FDA Abandons ESA Target Range, Lowers Dosing Recommendations

The U.S. Food and Drug Administration (FDA) recently recommended more conservative dosing guidelines for erythropoiesis-stimulating agents (ESAs) used to treat anemia in patients with chronic kidney disease (CKD), for both patients receiving dialysis and those not receiving dialysis. Before the FDA’s announcement on June 24, 2011, product labels for ESAs recommended dosing to achieve and maintain hemoglobin levels within the target range of 10–12 g/dL in patients with CKD.

The modified guidelines remove the concept of a target hemoglobin range and instead now recommend that “Physicians and their patients with chronic kidney disease should weigh the possible benefits of using ESAs to decrease the need for red blood cell transfusions against the increased risks for serious adverse cardiovascular events. For each patient, individualize dosing and use the lowest dose of ESA sufficient to reduce the need for transfusion.”

For patients with the anemia of CKD who are not receiving dialysis, the FDA now recommends that physicians consider starting ESA treatment only when the hemoglobin level is less than 10 g/dL and when certain other considerations apply, and that if the hemoglobin level exceeds 10 g/dL, the dosage of ESA should be reduced or interrupted.

The FDA also now recommends that for patients with the anemia of CKD who are receiving dialysis, physicians begin ESA treatment when the hemoglobin level is less than 10 g/dL. If the hemoglobin level approaches or exceeds 11 g/dL, the dosage of ESA should be reduced or interrupted.

“Health care practitioners should carefully consider when to begin treatment with an ESA and actively monitor dosing in patients with chronic kidney disease, keeping in mind the increased risk for serious cardiovascular events, and should talk to their patients about these potential risks,” said John Jenkins, MD, director of the office of new drugs in the FDA’s Center for Drug Evaluation and Research. “The goal is to individualize therapy and use the lowest ESA dose possible to reduce the need for red blood cell transfusions.”

The FDA cited data from clinical trials, including TREAT (Trial to Reduce Cardiovascular Events with Aranesp Therapy), as the basis for guideline changes, stating that “TREAT showed using ESAs to target a hemoglobin level of greater than 11 g/dL increased the risk of serious adverse cardiovascular events, such as heart attack and stroke, and provided no additional benefit to patients.” The use of ESAs to treat anemia in patients with CKD was most recently discussed at the Cardiovascular and Renal Drugs Advisory Committee meeting in October 2010. ASN public policy board member Wolfgang Winkelmayer, MD, ScD, FASN, presented testimony on behalf of the society at that meeting.
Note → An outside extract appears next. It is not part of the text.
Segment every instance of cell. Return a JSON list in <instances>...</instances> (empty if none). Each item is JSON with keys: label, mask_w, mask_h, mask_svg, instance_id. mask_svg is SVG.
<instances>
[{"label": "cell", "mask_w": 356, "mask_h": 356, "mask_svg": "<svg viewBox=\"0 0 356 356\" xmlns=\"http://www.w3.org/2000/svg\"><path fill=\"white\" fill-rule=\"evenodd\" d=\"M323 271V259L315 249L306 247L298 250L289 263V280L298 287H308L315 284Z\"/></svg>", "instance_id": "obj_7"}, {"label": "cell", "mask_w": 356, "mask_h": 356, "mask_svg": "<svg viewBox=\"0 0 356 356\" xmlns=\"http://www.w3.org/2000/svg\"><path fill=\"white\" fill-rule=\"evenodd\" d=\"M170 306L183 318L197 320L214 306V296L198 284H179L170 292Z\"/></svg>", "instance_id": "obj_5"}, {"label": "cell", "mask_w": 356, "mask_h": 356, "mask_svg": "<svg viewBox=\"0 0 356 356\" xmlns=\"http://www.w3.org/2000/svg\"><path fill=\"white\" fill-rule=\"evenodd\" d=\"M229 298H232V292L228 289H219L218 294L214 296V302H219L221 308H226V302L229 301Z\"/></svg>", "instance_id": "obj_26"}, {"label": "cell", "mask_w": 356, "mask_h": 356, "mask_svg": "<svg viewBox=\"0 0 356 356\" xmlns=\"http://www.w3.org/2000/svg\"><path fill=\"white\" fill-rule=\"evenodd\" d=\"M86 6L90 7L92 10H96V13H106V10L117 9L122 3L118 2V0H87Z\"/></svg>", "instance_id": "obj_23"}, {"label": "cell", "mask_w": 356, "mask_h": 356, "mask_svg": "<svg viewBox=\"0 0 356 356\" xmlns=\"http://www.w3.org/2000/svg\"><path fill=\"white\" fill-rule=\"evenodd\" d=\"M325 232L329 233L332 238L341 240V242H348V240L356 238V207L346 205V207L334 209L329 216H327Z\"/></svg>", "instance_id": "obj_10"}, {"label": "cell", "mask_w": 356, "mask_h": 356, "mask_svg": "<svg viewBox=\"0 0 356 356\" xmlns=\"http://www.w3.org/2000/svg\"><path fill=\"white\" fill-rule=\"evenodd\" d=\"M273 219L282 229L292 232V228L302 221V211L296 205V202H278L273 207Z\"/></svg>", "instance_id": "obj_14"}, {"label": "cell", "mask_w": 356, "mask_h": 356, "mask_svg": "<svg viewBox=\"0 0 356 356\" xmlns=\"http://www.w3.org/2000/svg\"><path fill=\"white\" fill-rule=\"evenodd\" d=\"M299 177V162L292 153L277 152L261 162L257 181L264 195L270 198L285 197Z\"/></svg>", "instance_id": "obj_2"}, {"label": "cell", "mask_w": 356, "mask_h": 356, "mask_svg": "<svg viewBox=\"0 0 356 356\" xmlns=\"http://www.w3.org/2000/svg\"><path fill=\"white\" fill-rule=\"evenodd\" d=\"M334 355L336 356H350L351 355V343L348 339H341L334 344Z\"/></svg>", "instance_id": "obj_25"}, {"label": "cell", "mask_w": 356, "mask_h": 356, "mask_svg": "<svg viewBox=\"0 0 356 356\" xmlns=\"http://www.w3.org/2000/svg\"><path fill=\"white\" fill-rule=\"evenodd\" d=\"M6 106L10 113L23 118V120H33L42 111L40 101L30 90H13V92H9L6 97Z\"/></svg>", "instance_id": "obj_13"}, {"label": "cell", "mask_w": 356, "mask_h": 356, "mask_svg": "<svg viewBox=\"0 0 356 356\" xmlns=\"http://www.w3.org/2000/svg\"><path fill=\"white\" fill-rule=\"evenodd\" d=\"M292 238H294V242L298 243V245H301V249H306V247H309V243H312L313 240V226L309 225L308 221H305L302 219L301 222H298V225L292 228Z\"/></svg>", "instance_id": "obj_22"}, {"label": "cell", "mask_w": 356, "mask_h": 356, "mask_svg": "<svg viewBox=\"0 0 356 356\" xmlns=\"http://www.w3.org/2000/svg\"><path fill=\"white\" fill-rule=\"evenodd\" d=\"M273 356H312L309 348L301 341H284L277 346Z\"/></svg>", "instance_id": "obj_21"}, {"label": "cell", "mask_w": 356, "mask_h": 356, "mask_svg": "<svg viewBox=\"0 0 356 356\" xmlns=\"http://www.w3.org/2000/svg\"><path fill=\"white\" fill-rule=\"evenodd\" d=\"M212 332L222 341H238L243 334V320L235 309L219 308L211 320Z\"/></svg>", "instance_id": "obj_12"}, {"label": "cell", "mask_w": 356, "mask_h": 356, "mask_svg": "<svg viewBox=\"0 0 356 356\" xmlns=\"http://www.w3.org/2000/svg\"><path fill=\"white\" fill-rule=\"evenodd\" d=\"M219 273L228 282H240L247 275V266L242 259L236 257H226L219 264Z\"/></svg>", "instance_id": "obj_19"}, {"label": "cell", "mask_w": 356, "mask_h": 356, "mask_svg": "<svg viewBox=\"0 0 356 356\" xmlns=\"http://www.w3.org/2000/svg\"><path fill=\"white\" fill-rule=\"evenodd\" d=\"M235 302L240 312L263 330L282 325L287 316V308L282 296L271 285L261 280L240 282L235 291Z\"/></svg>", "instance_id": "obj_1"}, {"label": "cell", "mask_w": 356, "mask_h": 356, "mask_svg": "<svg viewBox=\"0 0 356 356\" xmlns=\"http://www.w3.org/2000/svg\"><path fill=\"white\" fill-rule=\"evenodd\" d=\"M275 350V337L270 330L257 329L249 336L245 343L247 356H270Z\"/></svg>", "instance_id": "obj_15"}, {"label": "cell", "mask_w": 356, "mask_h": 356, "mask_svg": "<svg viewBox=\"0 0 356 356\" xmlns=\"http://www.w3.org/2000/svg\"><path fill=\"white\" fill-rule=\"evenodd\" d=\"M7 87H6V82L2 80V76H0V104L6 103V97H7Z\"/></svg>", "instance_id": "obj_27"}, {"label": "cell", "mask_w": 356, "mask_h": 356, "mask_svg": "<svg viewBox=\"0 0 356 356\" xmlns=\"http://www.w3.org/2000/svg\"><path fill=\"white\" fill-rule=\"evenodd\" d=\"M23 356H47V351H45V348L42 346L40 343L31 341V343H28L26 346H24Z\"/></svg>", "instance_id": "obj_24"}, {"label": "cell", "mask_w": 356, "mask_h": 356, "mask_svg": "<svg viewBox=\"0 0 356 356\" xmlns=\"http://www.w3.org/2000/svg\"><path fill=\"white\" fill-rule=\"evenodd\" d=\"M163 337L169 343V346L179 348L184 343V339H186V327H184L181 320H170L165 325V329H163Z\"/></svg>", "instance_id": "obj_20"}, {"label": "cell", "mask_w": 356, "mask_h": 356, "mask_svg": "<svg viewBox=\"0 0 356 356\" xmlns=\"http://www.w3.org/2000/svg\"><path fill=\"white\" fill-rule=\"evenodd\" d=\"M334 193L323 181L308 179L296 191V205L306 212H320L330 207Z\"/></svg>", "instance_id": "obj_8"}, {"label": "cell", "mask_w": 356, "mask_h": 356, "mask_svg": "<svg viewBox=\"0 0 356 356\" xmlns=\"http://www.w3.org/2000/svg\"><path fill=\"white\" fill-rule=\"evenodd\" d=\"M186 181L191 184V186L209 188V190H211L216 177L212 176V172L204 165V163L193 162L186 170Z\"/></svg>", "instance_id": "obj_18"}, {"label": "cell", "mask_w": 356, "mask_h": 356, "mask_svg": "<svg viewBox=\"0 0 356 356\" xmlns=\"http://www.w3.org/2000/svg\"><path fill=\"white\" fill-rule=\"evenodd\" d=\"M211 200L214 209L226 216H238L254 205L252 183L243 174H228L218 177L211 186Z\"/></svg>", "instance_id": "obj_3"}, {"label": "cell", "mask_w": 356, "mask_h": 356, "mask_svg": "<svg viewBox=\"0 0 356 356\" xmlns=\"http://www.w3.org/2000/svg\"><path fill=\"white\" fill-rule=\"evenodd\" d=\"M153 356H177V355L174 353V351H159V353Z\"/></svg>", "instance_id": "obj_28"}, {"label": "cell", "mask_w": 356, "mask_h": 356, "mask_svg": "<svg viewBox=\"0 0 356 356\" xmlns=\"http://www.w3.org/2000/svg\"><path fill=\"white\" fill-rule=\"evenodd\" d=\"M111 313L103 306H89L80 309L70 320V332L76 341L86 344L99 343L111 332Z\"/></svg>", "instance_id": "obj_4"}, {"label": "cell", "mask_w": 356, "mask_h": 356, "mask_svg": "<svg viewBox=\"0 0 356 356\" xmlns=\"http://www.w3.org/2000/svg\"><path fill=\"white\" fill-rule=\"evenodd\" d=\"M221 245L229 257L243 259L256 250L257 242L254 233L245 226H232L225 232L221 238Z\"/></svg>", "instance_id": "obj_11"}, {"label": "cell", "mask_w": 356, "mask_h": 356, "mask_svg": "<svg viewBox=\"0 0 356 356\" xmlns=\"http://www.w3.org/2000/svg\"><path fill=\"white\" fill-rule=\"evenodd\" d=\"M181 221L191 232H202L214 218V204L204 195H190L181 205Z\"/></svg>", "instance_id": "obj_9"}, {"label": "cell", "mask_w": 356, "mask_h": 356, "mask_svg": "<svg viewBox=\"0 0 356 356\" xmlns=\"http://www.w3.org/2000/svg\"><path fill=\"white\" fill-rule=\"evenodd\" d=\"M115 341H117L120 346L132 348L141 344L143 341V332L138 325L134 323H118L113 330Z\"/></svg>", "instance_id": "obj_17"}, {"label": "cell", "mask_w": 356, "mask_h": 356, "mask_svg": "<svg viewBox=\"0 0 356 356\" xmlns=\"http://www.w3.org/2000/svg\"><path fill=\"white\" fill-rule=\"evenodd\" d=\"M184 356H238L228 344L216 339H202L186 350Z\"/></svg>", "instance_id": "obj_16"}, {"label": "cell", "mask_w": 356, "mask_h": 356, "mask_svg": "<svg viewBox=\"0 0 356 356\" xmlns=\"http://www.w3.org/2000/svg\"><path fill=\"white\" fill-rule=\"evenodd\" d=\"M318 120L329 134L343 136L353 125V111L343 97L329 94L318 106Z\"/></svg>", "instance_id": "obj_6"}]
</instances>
Besides changing the labels and recommendations for ESAs, the FDA is also requiring Amgen, the manufacturer of Epogen, to conduct at least two new clinical trials of its product. One trial should identify the optimal ESA dosage and schedule strategy in patients with CKD who are receiving dialysis, and the other should determine whether a fixed dosage strategy different from what the currently approved label recommends can further reduce exposure to ESA while preserving the benefit of reducing transfusion use in patients with CKD who are not receiving dialysis.

“Though the long-term effects of the new FDA recommendations are as of yet unclear, I see some potential pros and cons,” said ASN public policy board chair Thomas Hostetter, MD. “I think it’s heartening that the FDA has so emphasized individualizing patient care. Yet, as always, we remain deeply concerned about protecting patients’ access to ESAs in order avoid blood transfusions and maintain a high quality of life.”